A bouncer followed a patron into a Greenwich Village, N.Y., restaurant bathroom after the gay pride parade on June 24, and let's just say he did not engage in toe-tapping. His purpose: to check out a report that a man was in the ladies room. As it turned out, the "man," a 28-year-old woman named Khadijah Farmer, was guilty of nothing more than peeing while butch. When the bouncer banged on her stall door, Farmer says, she replied, "I'm a female, and I'm supposed to be in here." Once out of the stall, she offered her I.D. as proof. The bouncer nevertheless threw Farmer, her partner and a friend out of the restaurant -- margarita megastore Caliente Cab -- after making them pay for their appetizers.

When Caliente refused to negotiate, the Transgender Legal Defense and Education Fund -- which fights bias on the basis of gender identity and expression, regardless of transgender status -- sued on Farmer's behalf, charging that the restaurant violated city and state laws against discrimination. Farmer, whose short hair and men's clothing lend her little resemblance to the hourglass silhouette on the ladies room door, has made clear that while rattled by this particular confrontation, she's used to this kind of confusion -- and that for her the goal of the lawsuit is to help prevent the same thing from happening again. (Coverage of the lawsuit on the New York Times City Room blog suggests, naively, that a woman making a stir in the ladies room is some sort of first. I'm sure plenty of "masculine" women would beg to differ.)

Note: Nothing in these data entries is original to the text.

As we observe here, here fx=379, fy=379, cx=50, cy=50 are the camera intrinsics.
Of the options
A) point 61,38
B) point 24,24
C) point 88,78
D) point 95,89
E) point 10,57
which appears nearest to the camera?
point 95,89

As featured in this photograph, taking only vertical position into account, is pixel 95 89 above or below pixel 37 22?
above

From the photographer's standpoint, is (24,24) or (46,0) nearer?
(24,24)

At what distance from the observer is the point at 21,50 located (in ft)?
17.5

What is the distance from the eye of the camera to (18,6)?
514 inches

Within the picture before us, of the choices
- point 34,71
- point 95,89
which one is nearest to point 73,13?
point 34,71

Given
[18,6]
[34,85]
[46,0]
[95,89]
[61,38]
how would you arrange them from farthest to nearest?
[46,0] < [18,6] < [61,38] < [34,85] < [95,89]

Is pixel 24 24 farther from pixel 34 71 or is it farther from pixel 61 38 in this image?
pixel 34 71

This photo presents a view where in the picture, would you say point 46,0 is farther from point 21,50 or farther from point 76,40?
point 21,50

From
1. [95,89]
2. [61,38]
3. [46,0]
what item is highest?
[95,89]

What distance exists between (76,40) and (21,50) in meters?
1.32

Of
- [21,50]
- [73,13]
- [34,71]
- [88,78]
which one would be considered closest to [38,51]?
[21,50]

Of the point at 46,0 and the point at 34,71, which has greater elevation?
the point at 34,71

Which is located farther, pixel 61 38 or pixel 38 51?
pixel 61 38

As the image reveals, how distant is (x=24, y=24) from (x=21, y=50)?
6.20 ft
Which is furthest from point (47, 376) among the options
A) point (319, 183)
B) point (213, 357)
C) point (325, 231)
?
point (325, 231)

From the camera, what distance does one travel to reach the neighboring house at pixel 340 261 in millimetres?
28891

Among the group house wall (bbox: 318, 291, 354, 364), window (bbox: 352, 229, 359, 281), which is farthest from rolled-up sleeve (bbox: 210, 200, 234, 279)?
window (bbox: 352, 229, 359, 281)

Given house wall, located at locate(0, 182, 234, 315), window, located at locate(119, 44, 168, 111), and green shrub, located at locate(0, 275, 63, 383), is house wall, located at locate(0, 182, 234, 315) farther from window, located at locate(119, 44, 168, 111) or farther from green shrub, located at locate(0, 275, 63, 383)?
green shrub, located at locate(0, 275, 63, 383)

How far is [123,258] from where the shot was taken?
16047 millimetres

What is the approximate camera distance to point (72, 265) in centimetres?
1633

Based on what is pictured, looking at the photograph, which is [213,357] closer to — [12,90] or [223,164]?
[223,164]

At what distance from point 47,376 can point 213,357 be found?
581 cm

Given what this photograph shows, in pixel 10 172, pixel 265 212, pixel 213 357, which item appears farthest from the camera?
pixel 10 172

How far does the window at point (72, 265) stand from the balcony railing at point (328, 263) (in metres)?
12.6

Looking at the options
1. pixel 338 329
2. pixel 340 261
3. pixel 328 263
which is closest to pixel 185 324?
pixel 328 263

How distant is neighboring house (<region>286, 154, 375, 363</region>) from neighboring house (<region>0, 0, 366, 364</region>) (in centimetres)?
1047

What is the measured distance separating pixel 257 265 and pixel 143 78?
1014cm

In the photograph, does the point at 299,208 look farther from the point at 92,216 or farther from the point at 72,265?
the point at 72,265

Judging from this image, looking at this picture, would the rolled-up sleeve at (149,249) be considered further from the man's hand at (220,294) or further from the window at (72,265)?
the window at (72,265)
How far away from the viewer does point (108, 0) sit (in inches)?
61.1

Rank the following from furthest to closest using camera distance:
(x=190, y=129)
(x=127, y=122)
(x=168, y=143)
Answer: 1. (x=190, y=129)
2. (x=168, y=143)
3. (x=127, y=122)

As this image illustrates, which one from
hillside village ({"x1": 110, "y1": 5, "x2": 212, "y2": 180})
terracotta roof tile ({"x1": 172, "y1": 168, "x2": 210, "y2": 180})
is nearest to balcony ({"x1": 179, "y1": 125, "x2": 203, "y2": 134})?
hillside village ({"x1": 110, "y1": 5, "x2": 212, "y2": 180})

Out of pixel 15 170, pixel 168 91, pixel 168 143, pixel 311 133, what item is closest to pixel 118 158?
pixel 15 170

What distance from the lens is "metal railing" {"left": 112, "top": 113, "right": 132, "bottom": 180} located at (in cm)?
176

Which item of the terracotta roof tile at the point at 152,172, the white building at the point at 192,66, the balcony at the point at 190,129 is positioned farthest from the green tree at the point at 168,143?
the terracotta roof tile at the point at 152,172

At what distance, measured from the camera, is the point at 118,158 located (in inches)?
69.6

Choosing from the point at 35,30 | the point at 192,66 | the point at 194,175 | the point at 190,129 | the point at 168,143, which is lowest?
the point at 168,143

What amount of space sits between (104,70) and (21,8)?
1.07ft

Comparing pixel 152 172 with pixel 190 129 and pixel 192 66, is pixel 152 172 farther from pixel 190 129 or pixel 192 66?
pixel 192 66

City law prohibits discrimination on the basis not only of sexual orientation but also of "gender expression." In other words, your boss can't say, "I'm not firing you because you're queer, I'm firing you because you look queer." TLDEF argues that state law -- which prohibits discrimination on the basis of orientation only -- should also be interpreted so as to protect people from sexual stereotyping. TLDEF has demanded that the restaurant adopt an anti-discrimination policy and train its staff to comply with it and all relevant laws.

It's one thing for a patron, not to mention the bouncer, to have made a sincere gender goof; the real mistake was the business with the I.D. and the appetizers, not to mention the restaurant's stubborn and frankly weird failure to bounce the bouncer and try to make it all go away with some free fajitas. This is all part of a much larger ongoing conversation about gender discrimination, who can use what loo when, and whether we'd all be better off with genderless Ally McBathrooms. Whether or not this particular lawsuit sticks, it appears that the lousy P.R. -- hello, Greenwich Village; hello, boycott -- may in some sense be punitive, and precedent, enough.